_READING TEXT_:
[Start of Attachment]

1

I use the fuzzy-c-means clustering implementation and I would like the data X to form the number of clusters i define in the algorithm(I beleive that is how it works). But the behavior is confusing.

cm = FCM(n_clusters=6)
cm.fit(X)

This code generates a plot with 4 labels - [0,2,4,6]

cm = FCM(n_clusters=4)
cm.fit(X)

This code generates a plot with 4 labels - [0,1,2,3]

I expect labels [0,1,2,3,4,5] when i initialize the cluster number to be 6.

code:

from fcmeans import FCM
from matplotlib import pyplot as plt
from seaborn import scatterplot as scatter

# fit the fuzzy-c-means
fcm = FCM(n_clusters=6)
fcm.fit(X)

# outputs
fcm_centers = fcm.centers
fcm_labels  = fcm.u.argmax(axis=1)

# plot result
%matplotlib inline
f, axes = plt.subplots(1, 2, figsize=(11,5))
scatter(X[:,0], X[:,1], ax=axes[0])
scatter(X[:,0], X[:,1], ax=axes[1], hue=fcm_labels)
scatter(fcm_centers[:,0], fcm_centers[:,1], ax=axes[1],marker="s",s=200)
plt.show()
desertnaut
  • 57,590
  • 26
  • 140
  • 166
hakuna_code
  • 783
  • 7
  • 16
  • Please include details of which implementation you are using and the relevant imports - if it is not `skfuzzy`, please remove the (added by myself) tag – desertnaut Jul 16 '19 at 11:31
  • It is an implementation from fcmeans. But the problem is not with the implementation, even with skfuzzy I see the same behavior. – hakuna_code Jul 16 '19 at 11:35
  • We always need the implementation, in order to try to *reproduce* the behavior... – desertnaut Jul 16 '19 at 11:45
  • Thanks! added the whole code used, and the implementation is fcmeans – hakuna_code Jul 16 '19 at 11:49
  • But i mainly need to understand this cluster results. In general, we can expect the number of clusters of defined(in my case n=6) as the outputted cluster right? Or will the output vary from the given number of clusters? – hakuna_code Jul 16 '19 at 12:13
  • 1
    I would *suspect* that, if the algorithm cannot find "enough" clusters, it does not respect the `n_clusters` argument, and it effectively treats it as the max number of clusters to search for; but that is just my suspicion, I would like to experiment myself, but unfortunately I cannot install the package (`pip` does not seem to work). – desertnaut Jul 16 '19 at 12:17
  • Thanks thats my suspiction too! pip install fuzzy-c-means worked for me though! – hakuna_code Jul 16 '19 at 12:24

3 Answers3

0

Fuzzy c-means is a fuzzy clustering algorithm.

[End of Attachment]

_DATASET SECTION_:
[Start of Attachment]

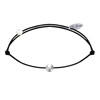 Bracelet Lien Petite Perle Argent 925 - Noir - vue V1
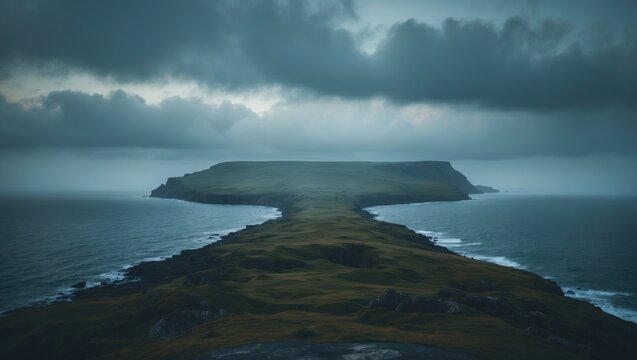 View to Island End with empty space for text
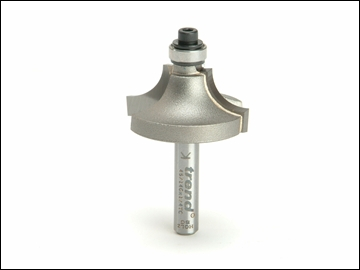 Trend Bearing Guided Ovolo & Round Over 9.5mm Radius 46/140 1/4Inch TCT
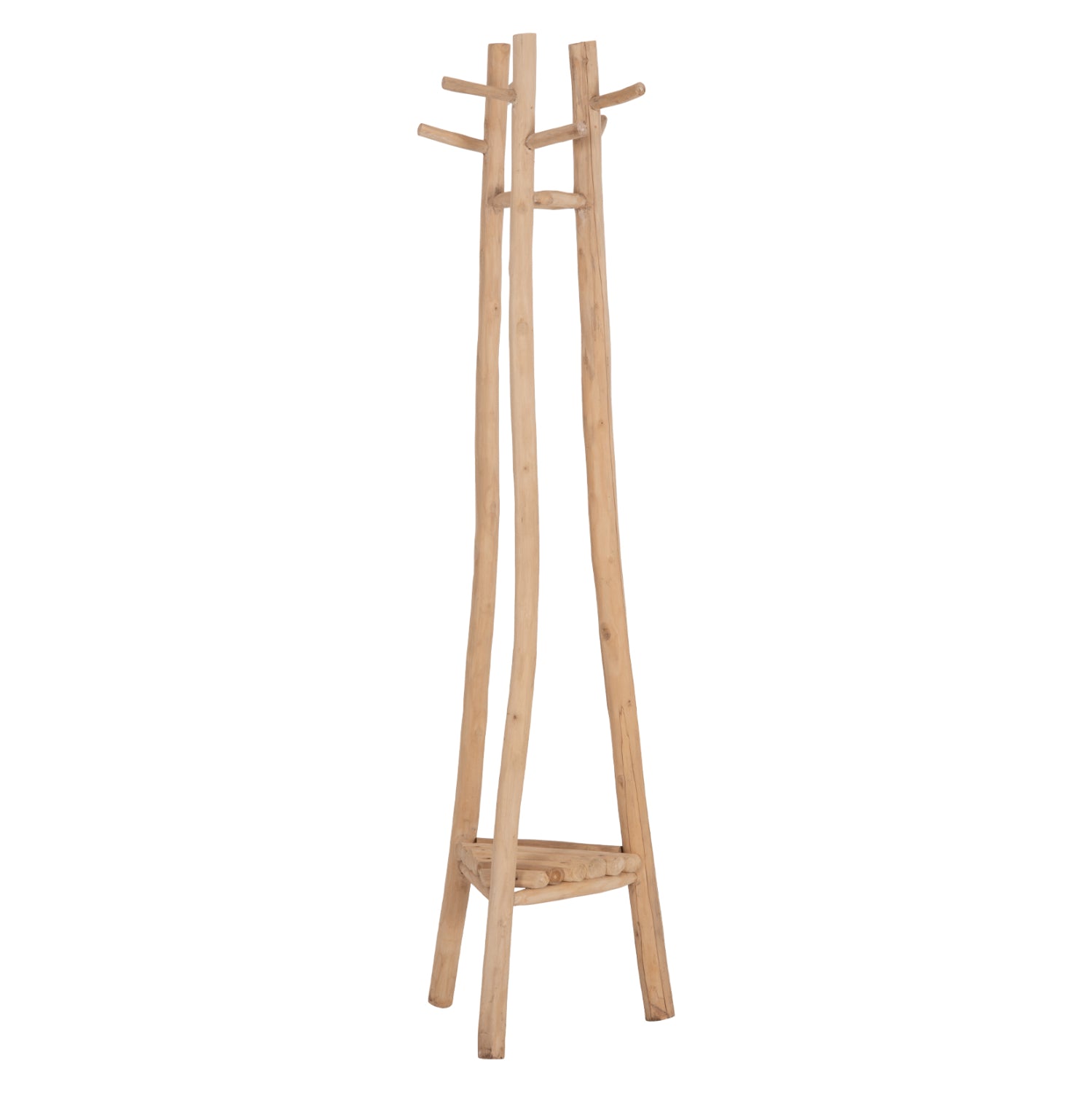 ΚΑΛΟΓΕΡΟΣ ΜΕ 3 ΚΟΛΩΝΕΣ TRIDEM HM4881 ΞΥΛΟ TEAK ΣΕ ΦΥΣΙΚΟ 52x52x200Υεκ.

[End of Attachment]

_CHECK YOUR UNDERSTANDING_:
#1 Translate this sentence from the fuzzy c-means thread into Spanish: "Fuzzy c-means is a fuzzy clustering algorithm."
#2 Write what comes next in the fuzzy c-means thread, picking up after its final sentence.

_PER-TASK OUTPUTS_:
#1 Fuzzy c-means es un algoritmo de agrupamiento difuso.

#2
The labels are only an approximation to the fuzzy assignment.

Most likely two clusters are pretty weak, and hence never win the argmax operation used to produce the labels. That doesn't mean these clusters have not been used, you are just not using the full fuzzy result.

Has QUIT--Anony-Mousse
  • 76,138
  • 12
  • 138
  • 194
0

I'm using fuzzy-c-means version 1.7.0:

>>> import fcmeans
>>> fcmeans.__version__
'1.7.0'

Using synthetic data:

>>> from sklearn.datasets import load_iris
>>> iris = load_iris().data
>>> model = fcmeans.FCM(n_clusters = 2)
>>> model.fit(iris)
>>> pred = model.predict(iris)
>>> from collections import Counter
>>> Counter(pred)
Counter({0: 97, 1: 53})

So, the n_clusters applied correctly.

Shayan
  • 5,165
  • 4
  • 16
  • 45
-2

I read about it and looks like once the algorithm reaches the knee point(max number of clusters it can perform with the data), it wont create anything more than this. So in my question, 4 was the maximum number of clusters that the algo perform with the given dataset.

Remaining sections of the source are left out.